Pumpkin Apple Cinnamon Risotto


  • Author: BeauCollier
  • Total Time: 20 min

Description

Craving creamy fall comfort without the carb crash? This velvety Pumpkin Apple Cinnamon Risotto swaps rice for cauliflower and serves up warm, spiced hugs in every spoonful. Sweet-tart apples meet rich pumpkin and a whisper of cinnamon in a one-pan wonder perfect for chilly nights. It’s fast, flavorful, and totally freezer-friendly. Let’s fall into flavor—no carb coma required!


Ingredients

Scale
  • 1 tbsp olive oil or butter

  • ¼ small onion, finely chopped

  • 2 cups riced cauliflower (wring dry if wet!)

  • ½ cup pumpkin puree (not pie filling)

  • ½ small apple, diced (like Honeycrisp)

  • ⅓ cup broth (veggie, chicken, or mushroom)

  • ¼ tsp cinnamon

  • Salt & pepper to taste

  • Optional: 2 tbsp grated Parmesan or nutritional yeast

  • Garnish: fresh sage or thyme


Instructions

  1. Sauté Aromatics: Heat oil/butter in skillet over medium heat.
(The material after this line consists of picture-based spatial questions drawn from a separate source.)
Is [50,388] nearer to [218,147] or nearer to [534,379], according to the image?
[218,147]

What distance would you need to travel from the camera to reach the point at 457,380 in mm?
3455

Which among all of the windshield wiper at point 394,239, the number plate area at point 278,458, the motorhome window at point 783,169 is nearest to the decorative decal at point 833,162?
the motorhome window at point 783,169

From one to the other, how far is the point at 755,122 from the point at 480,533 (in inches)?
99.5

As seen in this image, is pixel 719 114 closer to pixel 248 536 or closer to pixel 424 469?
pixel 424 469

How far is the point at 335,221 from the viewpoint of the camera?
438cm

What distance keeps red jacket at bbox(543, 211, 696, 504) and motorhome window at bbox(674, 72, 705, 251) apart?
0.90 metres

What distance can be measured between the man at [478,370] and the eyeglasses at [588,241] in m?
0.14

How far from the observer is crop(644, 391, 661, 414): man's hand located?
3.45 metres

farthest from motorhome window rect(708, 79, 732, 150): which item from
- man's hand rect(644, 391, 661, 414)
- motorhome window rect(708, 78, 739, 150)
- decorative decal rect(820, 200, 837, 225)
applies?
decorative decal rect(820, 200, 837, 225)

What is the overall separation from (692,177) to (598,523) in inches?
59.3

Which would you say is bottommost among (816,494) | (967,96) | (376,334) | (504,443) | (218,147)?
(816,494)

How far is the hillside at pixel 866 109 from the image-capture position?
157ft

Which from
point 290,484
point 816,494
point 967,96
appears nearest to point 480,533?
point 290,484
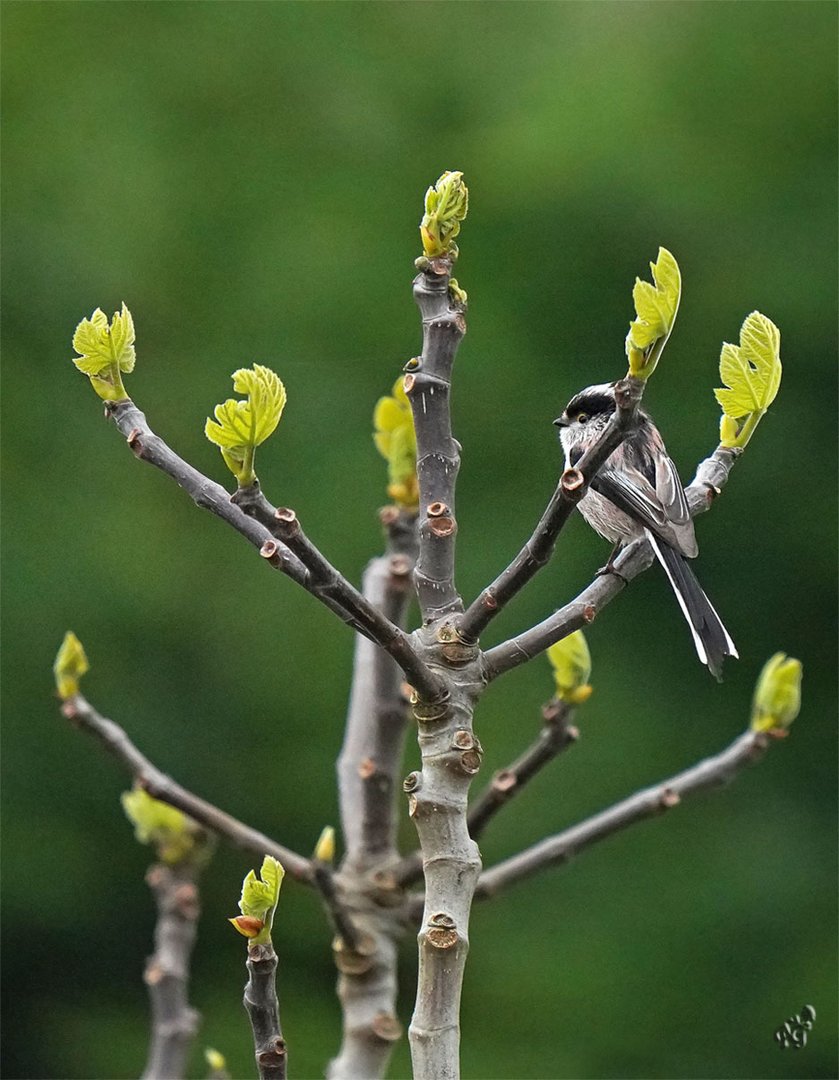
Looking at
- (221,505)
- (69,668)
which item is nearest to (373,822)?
(69,668)

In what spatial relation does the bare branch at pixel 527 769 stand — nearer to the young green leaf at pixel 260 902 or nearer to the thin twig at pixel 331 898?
the thin twig at pixel 331 898

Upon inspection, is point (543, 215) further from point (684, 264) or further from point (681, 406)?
point (681, 406)

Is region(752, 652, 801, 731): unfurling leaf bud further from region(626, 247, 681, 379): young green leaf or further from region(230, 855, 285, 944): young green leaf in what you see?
region(230, 855, 285, 944): young green leaf

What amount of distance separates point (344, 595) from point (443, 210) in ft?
1.97

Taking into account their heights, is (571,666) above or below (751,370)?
below

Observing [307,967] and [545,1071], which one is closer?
[545,1071]

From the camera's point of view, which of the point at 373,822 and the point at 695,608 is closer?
the point at 373,822

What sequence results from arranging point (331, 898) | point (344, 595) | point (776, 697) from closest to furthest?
point (344, 595)
point (331, 898)
point (776, 697)

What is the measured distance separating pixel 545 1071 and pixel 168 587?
10.4 feet

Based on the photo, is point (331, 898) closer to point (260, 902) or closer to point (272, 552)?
point (260, 902)

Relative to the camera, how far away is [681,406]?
6.80 m

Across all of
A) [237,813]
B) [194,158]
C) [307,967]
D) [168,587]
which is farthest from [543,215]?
[307,967]

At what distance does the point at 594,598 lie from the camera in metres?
1.94

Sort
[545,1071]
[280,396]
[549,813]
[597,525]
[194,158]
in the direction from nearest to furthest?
1. [280,396]
2. [597,525]
3. [545,1071]
4. [549,813]
5. [194,158]
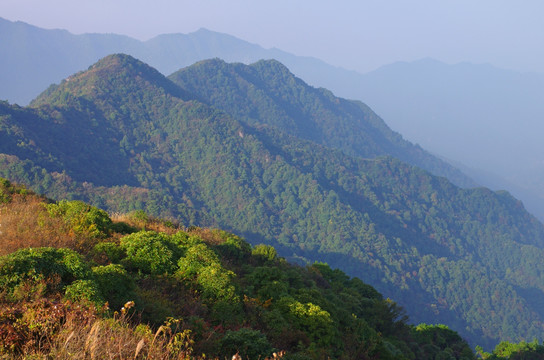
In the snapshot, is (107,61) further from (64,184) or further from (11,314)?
(11,314)

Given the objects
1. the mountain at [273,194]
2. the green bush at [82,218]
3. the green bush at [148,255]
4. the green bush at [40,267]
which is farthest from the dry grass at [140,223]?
the mountain at [273,194]

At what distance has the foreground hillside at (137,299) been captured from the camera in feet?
14.8

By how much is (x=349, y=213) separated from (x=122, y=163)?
83122mm

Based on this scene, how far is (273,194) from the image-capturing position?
14150 cm

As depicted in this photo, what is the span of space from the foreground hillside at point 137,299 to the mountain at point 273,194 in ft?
249

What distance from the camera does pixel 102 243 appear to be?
32.7ft

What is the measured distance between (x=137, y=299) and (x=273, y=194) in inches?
5289

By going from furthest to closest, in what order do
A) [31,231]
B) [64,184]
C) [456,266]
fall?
[456,266] → [64,184] → [31,231]

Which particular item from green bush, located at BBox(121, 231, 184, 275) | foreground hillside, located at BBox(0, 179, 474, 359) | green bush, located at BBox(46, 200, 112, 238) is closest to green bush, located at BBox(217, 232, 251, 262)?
foreground hillside, located at BBox(0, 179, 474, 359)

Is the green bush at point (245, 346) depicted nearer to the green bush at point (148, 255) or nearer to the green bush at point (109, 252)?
the green bush at point (148, 255)

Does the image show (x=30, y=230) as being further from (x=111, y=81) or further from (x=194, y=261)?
(x=111, y=81)

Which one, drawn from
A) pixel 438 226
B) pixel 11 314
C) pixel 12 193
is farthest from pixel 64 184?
pixel 438 226

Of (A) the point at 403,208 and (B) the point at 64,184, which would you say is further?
(A) the point at 403,208

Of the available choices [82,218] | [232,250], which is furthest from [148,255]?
[232,250]
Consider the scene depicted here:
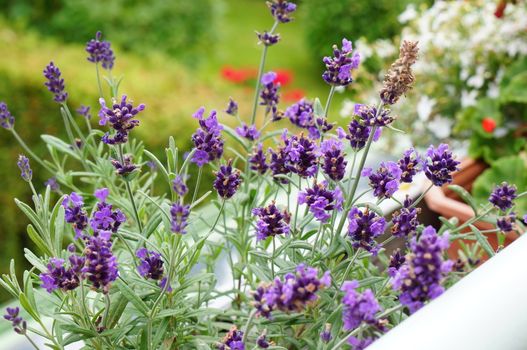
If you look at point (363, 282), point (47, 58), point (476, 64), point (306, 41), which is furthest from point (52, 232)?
point (306, 41)

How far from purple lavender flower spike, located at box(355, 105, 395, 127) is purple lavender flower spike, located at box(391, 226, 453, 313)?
0.59 feet

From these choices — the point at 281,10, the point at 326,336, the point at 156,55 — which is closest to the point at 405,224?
the point at 326,336

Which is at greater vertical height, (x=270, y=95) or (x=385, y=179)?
(x=270, y=95)

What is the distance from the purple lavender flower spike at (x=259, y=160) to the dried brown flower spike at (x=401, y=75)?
32cm

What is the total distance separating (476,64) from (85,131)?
1852mm

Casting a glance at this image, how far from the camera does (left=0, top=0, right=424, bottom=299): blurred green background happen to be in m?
2.93

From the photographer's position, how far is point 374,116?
2.60ft

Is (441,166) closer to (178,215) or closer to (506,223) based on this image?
(506,223)

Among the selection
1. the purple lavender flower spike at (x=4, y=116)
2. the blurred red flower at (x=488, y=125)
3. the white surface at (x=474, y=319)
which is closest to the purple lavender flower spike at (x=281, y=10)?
the purple lavender flower spike at (x=4, y=116)

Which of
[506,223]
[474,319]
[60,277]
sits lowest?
[474,319]

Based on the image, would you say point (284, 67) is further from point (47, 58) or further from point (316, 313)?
point (316, 313)

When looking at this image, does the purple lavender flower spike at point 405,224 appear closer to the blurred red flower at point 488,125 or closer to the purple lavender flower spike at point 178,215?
the purple lavender flower spike at point 178,215

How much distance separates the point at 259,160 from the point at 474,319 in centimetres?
51

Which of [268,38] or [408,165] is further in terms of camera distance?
[268,38]
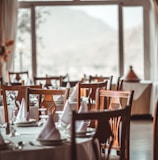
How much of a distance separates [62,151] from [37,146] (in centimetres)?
16

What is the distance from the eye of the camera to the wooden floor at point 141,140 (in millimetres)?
5320

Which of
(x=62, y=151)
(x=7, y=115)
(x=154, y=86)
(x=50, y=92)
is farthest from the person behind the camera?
(x=154, y=86)

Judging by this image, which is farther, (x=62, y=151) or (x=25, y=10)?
(x=25, y=10)

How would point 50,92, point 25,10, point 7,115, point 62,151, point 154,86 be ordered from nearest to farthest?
point 62,151, point 50,92, point 7,115, point 154,86, point 25,10

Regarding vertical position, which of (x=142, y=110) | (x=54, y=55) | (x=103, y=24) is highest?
(x=103, y=24)

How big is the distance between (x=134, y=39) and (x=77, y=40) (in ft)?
3.80

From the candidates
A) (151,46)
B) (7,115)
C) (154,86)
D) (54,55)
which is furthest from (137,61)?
(7,115)

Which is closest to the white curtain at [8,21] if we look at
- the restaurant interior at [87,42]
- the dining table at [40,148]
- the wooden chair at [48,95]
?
the restaurant interior at [87,42]

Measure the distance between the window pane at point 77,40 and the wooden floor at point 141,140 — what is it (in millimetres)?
1515

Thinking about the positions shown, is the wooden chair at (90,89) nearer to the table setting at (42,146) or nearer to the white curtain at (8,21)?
the table setting at (42,146)

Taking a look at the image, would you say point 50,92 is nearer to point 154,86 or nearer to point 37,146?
point 37,146

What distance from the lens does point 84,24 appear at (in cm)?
880

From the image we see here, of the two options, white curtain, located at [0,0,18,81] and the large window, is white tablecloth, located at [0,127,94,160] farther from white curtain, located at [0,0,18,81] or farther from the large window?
the large window

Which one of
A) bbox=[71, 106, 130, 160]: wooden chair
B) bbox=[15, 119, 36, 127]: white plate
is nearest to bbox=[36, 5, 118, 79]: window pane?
bbox=[15, 119, 36, 127]: white plate
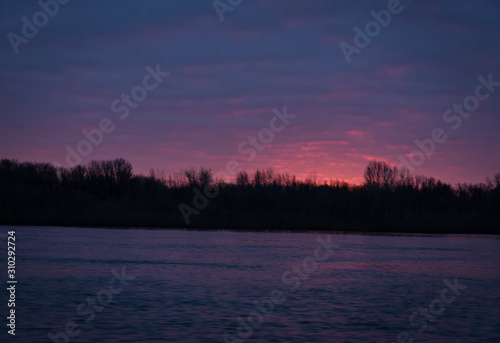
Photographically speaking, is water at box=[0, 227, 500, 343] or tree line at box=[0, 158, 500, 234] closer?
water at box=[0, 227, 500, 343]

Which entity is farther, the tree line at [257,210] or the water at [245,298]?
the tree line at [257,210]

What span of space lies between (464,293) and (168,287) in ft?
36.9

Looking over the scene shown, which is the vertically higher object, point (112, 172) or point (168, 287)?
point (112, 172)

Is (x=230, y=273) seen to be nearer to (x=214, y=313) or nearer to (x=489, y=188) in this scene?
(x=214, y=313)

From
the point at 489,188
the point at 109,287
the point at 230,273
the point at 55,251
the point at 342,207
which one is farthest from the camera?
the point at 489,188

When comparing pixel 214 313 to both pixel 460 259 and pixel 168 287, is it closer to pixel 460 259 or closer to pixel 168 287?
pixel 168 287

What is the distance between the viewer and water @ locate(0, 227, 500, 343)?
14570 mm

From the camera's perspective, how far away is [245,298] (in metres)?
19.8

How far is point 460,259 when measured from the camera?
36688 mm

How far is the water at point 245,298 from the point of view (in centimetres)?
1457

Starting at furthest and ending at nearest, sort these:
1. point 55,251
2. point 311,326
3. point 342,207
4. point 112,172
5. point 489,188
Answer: point 112,172
point 489,188
point 342,207
point 55,251
point 311,326

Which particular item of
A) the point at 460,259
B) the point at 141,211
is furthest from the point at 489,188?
the point at 460,259

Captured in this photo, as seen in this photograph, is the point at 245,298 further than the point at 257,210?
No

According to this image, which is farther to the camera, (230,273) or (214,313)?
(230,273)
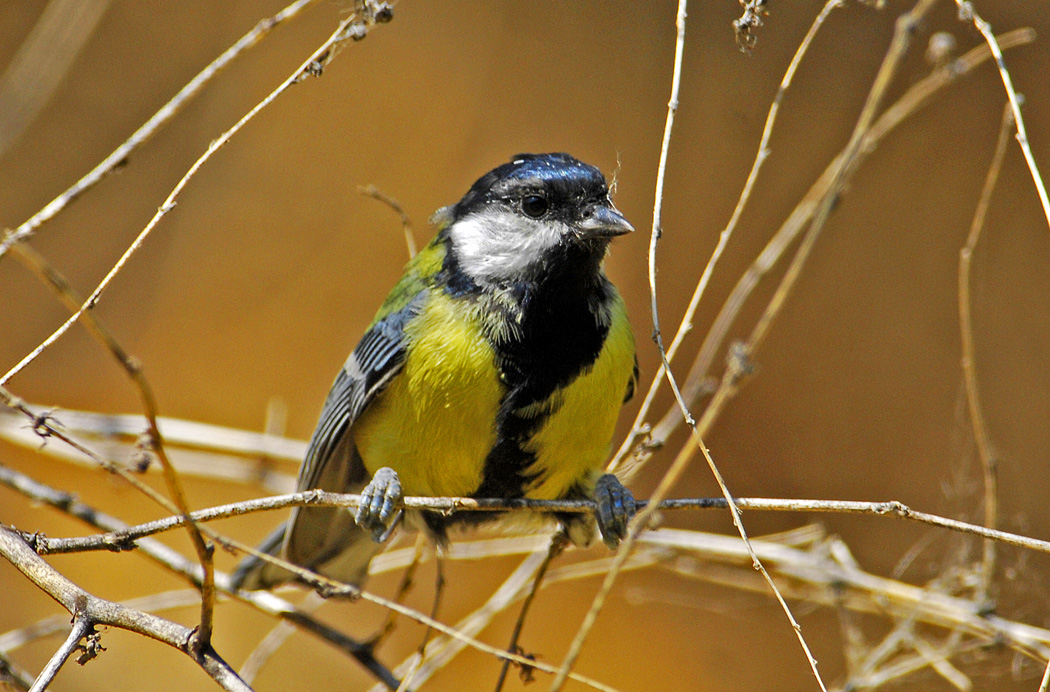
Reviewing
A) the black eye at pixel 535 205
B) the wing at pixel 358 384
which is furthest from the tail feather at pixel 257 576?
the black eye at pixel 535 205

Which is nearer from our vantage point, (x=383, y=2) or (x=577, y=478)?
(x=383, y=2)

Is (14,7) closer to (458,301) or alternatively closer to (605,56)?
(605,56)

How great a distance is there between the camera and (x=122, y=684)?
3.75m

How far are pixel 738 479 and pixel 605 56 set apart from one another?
1940 millimetres

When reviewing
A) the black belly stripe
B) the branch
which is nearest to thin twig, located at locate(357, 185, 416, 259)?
the black belly stripe

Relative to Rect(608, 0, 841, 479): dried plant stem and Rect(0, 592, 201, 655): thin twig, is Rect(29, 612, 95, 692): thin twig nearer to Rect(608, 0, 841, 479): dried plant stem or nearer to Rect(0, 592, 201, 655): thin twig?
Rect(0, 592, 201, 655): thin twig

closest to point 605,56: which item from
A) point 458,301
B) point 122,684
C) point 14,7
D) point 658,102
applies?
point 658,102

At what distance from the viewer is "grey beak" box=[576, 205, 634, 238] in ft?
6.59

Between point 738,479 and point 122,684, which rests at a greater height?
point 738,479

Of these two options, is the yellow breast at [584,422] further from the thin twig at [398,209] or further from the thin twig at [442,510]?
the thin twig at [398,209]

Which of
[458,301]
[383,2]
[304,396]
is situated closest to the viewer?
[383,2]

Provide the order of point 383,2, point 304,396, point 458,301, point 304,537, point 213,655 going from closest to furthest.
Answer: point 213,655, point 383,2, point 458,301, point 304,537, point 304,396

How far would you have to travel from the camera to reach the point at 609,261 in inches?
150

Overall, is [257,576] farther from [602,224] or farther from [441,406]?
[602,224]
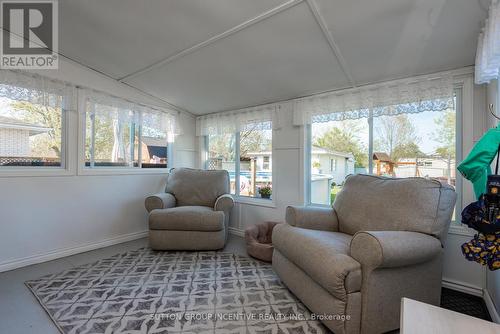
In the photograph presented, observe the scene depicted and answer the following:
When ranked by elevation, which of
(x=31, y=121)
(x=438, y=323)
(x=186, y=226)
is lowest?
(x=186, y=226)

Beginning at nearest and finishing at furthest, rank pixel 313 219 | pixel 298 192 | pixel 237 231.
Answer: pixel 313 219 < pixel 298 192 < pixel 237 231

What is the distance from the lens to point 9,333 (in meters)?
1.44

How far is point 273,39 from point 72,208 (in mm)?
2780

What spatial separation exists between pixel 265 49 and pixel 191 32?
64 cm

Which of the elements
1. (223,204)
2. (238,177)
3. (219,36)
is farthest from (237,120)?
(219,36)

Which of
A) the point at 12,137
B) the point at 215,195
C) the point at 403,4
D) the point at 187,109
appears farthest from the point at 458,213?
the point at 12,137

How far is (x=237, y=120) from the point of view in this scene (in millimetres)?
3594

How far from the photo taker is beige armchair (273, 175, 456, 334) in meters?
1.36

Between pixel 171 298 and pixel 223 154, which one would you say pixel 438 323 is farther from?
pixel 223 154

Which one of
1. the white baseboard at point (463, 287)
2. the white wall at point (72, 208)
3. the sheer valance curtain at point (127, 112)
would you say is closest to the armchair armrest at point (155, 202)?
the white wall at point (72, 208)

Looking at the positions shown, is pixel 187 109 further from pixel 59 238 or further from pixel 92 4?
pixel 59 238

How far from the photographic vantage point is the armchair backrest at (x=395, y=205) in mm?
1649

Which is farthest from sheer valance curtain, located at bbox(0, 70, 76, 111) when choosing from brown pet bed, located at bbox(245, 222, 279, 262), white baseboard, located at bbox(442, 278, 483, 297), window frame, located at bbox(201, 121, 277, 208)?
white baseboard, located at bbox(442, 278, 483, 297)

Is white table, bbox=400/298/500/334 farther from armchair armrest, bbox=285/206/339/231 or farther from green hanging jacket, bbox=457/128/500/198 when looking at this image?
armchair armrest, bbox=285/206/339/231
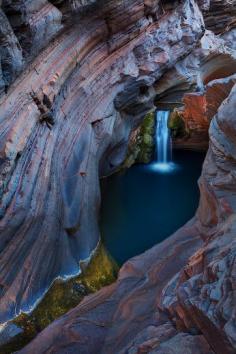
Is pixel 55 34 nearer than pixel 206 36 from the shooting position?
Yes

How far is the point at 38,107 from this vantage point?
6.68m

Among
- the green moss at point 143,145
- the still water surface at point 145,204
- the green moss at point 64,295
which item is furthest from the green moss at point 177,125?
the green moss at point 64,295

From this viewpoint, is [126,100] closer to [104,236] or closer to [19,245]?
[104,236]

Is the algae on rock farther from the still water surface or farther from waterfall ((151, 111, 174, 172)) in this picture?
the still water surface

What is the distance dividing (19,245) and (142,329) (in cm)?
254

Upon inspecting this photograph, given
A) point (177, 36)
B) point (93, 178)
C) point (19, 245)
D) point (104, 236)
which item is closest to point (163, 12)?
point (177, 36)

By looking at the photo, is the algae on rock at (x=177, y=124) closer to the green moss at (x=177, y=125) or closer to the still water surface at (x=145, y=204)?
the green moss at (x=177, y=125)

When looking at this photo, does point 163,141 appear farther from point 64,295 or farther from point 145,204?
point 64,295

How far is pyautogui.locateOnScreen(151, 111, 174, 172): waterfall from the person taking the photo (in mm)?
13820

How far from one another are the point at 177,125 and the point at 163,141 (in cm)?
82

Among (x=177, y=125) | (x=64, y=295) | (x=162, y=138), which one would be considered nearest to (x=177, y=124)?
(x=177, y=125)

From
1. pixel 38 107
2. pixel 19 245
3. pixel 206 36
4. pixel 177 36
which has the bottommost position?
pixel 19 245

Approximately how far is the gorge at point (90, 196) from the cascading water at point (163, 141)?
12.7 feet

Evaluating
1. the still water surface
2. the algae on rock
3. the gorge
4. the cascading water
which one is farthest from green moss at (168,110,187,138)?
the gorge
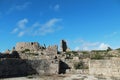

Sauté onions with a pinch of salt 3–4 min until soft.

  2. Add Cauli & Apples: Stir in cauliflower rice and apples. Cook 3–4 min until tender-crisp.

  3. Stir in Pumpkin & Spices: Reduce heat. Add pumpkin, broth, cinnamon, salt, and pepper. Stir gently.

  4. Simmer Creamy: Let simmer 5–7 min, stirring occasionally. Adjust texture with more broth if needed.

  5. Finish with Umami: Off heat, stir in Parmesan or nooch for creamy depth.

  6. Garnish & Serve: Spoon into bowls. Top with herbs, extra pepper, or a drizzle of maple syrup.

Notes

  • Crisp texture? Don’t overcook the cauli.

  • Vegan version? Use olive oil + nooch.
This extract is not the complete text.